- [What is asked]: All of the records below need to be copied exactly.

- [Source data]:
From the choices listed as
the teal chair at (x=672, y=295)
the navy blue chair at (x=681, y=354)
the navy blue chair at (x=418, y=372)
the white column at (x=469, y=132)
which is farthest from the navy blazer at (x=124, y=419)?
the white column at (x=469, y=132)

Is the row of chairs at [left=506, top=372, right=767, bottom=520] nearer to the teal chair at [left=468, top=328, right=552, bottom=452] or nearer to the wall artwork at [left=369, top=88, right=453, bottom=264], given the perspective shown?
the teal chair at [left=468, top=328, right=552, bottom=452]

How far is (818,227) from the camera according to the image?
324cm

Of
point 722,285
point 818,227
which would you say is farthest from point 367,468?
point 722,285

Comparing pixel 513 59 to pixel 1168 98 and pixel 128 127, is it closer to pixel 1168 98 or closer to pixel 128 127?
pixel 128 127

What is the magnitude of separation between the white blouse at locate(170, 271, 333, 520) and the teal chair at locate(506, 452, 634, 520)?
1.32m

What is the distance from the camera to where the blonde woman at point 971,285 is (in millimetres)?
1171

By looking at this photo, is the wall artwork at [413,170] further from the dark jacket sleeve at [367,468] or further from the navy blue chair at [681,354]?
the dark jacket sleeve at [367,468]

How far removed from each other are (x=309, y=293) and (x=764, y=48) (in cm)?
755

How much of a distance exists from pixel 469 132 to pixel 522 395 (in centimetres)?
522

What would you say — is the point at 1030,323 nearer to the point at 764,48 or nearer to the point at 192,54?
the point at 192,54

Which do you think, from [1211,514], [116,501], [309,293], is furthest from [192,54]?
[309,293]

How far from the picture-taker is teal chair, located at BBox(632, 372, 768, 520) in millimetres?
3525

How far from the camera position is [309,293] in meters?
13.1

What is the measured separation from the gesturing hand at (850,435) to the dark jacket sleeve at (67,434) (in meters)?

- [Exercise solution]:
From the choices listed as
the teal chair at (x=672, y=295)
the navy blue chair at (x=681, y=354)
the navy blue chair at (x=418, y=372)
the white column at (x=469, y=132)
which is farthest from the navy blazer at (x=124, y=419)?
the white column at (x=469, y=132)

Is the row of chairs at [left=506, top=372, right=767, bottom=520] nearer to the teal chair at [left=468, top=328, right=552, bottom=452] or nearer to the wall artwork at [left=369, top=88, right=453, bottom=264], given the perspective shown?
the teal chair at [left=468, top=328, right=552, bottom=452]

How far is (818,227) from the camera according to the image?
324cm

Of
point 722,285
point 818,227
which would you say is farthest from point 367,468?
point 722,285

Comparing pixel 513 59 to pixel 1168 98 and pixel 128 127, is it closer to pixel 1168 98 or closer to pixel 128 127?
pixel 128 127

What is the magnitude of separation between the white blouse at locate(170, 271, 333, 520) and the teal chair at locate(506, 452, 634, 520)?
1.32m

What is the distance from the camera to where the blonde woman at point 971,285 is (in millimetres)?
1171

By looking at this photo, is the wall artwork at [413,170] further from the dark jacket sleeve at [367,468] or further from the navy blue chair at [681,354]?
the dark jacket sleeve at [367,468]

How far removed from each other are (x=309, y=293) and (x=764, y=48) (in cm)?
755

How much of a distance exists from pixel 469 132 to pixel 522 395 (in centimetres)?
522

What would you say — is the point at 1030,323 nearer to the point at 764,48 or nearer to the point at 192,54?
the point at 192,54

Which do you think, from [1211,514], [116,501], [309,293], is furthest from [192,54]?
[309,293]

How far from the picture-taker is teal chair, located at BBox(632, 372, 768, 520) in millimetres?
3525

How far from the camera position is [309,293] in meters?
13.1

What is the measured separation from the gesturing hand at (850,435) to the dark jacket sleeve at (67,434) (in meters)?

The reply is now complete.